Steve collapsed, limbs loose and floppy. "God," he breathed, and Bucky grinned. Steve's eyes were closed when he turned his head, lifted it, seeking, and Bucky kissed him, sweet and soft and slow. "Thank you." It was half a whisper against his mouth as Steve opened his eyes and Bucky nuzzled his nose, kissed it, kissed his cheek, his jaw.

"My pleasure." And it had been, it was. Bucky's whole world was made of light.
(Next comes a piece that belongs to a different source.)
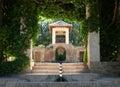 Alhambra gardens - architecture & lush vegetation Royalty Free Stock Photo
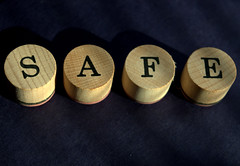 SAFE (Tony Worrall) Tags: geometric abstract pattern texture symmetry minimalism surreal serene depthoffield bright photoborder shapes misc object round feature letters printed wooden tabs safe sure word words letter shadows statement nice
Steve collapsed again and threw one arm across his forehead, laughing, then groped across the couch, found his shirt, and wiped himself off, then Bucky's hand. Making a face, he tossed the shirt on the floor, then curled onto his side, nestled between Bucky's legs. Deeply content, Bucky wrapped him up tight and held him close, fingers stroking his spine.

 

***   *   ***

 

Steve was vaguely aware that he was very naked and Bucky was very not, but he didn't care. He was floating in a post-orgasmic haze and the sheer wonder that was Bucky having given it to him, Bucky's arms were around him, and he really didn't care about anything else. "Steve."

"No," he muttered into Bucky's chest and felt Bucky's quiet laugh.
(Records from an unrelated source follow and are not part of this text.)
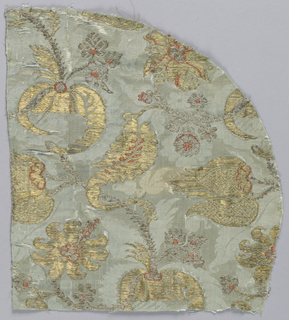 Pale blue damask with floral shapes and leaves in metallic silver, metallic gold and coral silk.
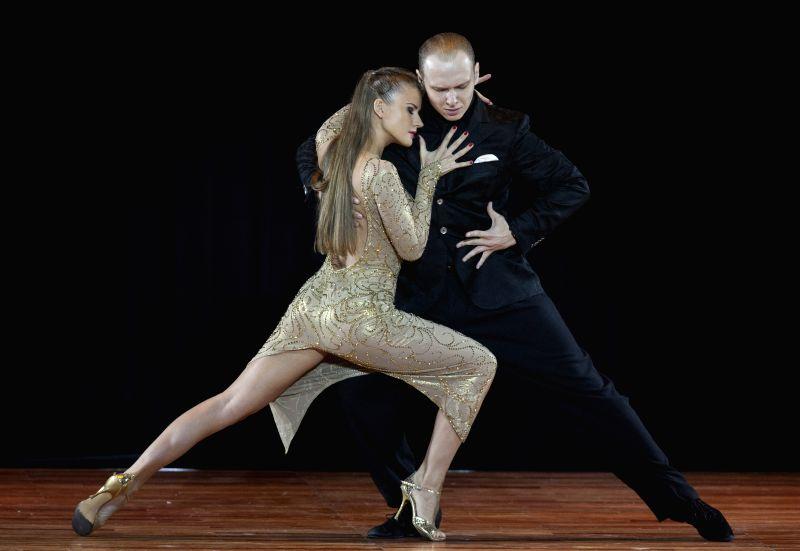 "Ekaterina Simonova (L) and Stanislav Fursov (R) of Moscow, Russia, dance tango during the final of ""Escenario"" (scenario) mode of the Tango World ..."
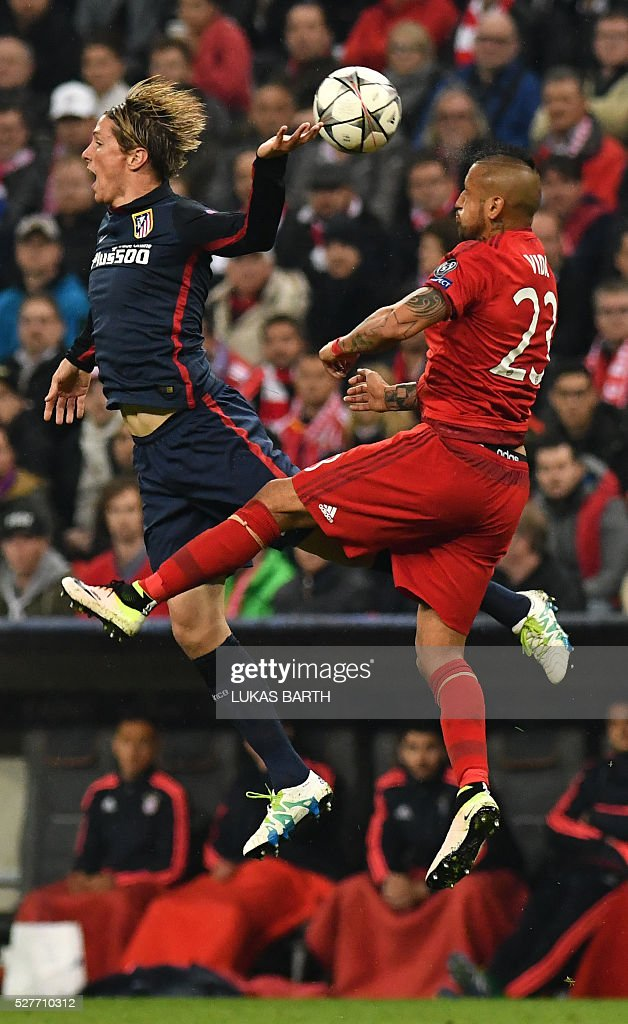 Atletico Madrid's forward Fernando Torres (l) AND Bayern Munich's Chilean midfielder Arturo Vidal vie for the ball during the UEFA Champions League semi-final, second-leg football match between FC Bayern Munich and Atletico Madrid in Munich, southern Germany, on May 3, 2016. / AFP / LUKAS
"You don't even know what I was going to say."

"Whatever it is, no."

"Okay." Bucky ran his fingers through his hair, making Steve sigh in contentment. "Are you warm enough?"

Warm, safe, happy beyond words. "Mmmhmm."
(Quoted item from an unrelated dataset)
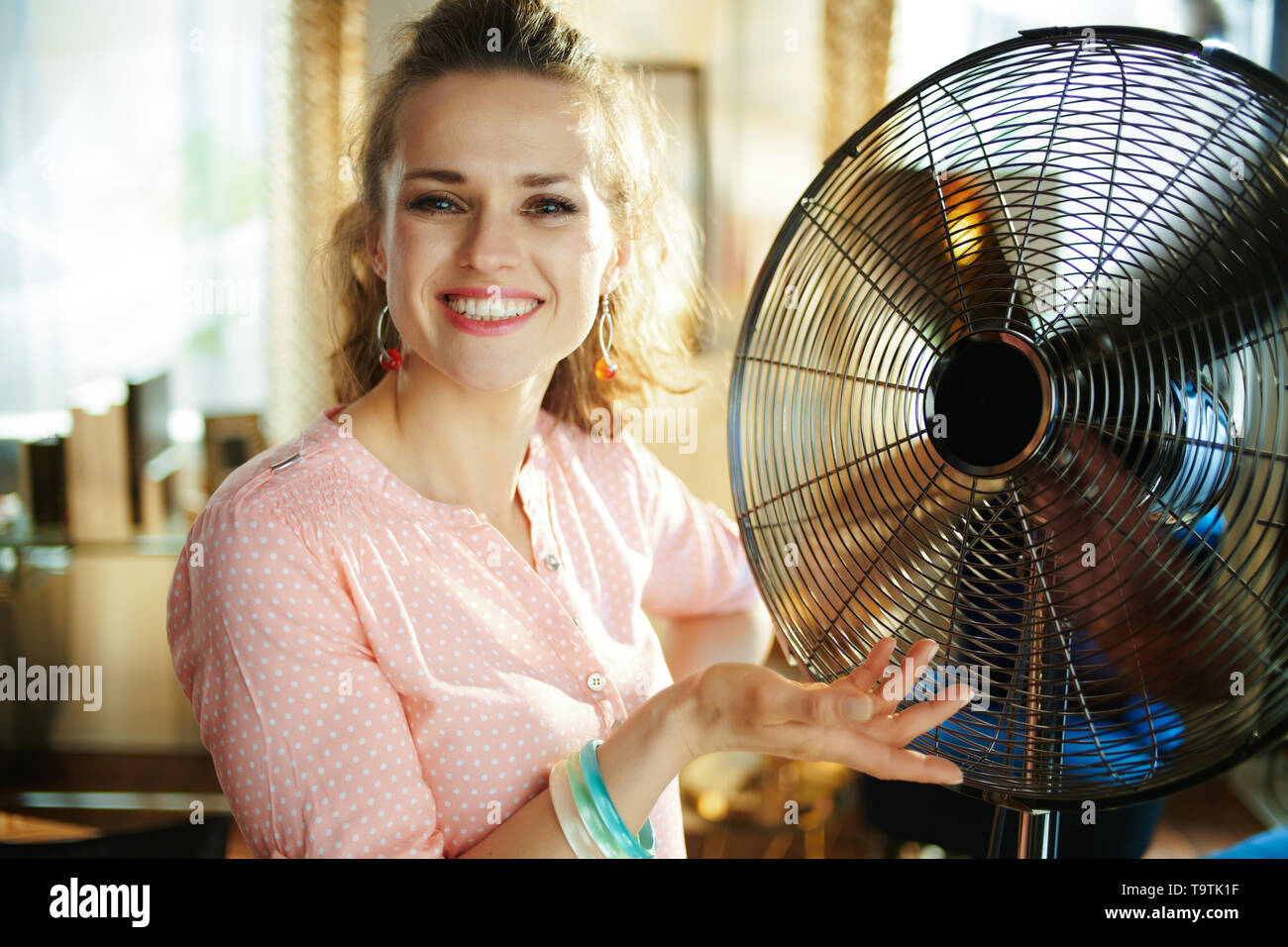 happy young housewife in the modern house in sunny hot summer day showing metallic floor standing fan. - Stock Image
"I'm gonna assume that's a yes."

Steve snuggled closer and closed his eyes more firmly. He didn't notice when he fell asleep.

He woke up in his bed, forehead pressed into Bucky's hip. He sat up and blinked in the dim light of the bedside lamp. Bucky smiled softly at him and set down his book. "Hi," he said, looking a little unsure.

"Hi. You okay?" Bucky had said he'd wanted to, but now that he wasn't under the influence of Bucky's touch, which was more than a little intoxicating, he needed to make sure.

Bucky's eyes crinkled at the edges. "I was going to ask you the same thing."

The light was reflecting off his metal arm, his hair was falling over his face, he had that warm look in his eyes, that one that was brimming over with affection and fondness and... Steve stopped breathing. Just for a moment. He was on the edge of something huge. He stared at Bucky, unable to answer.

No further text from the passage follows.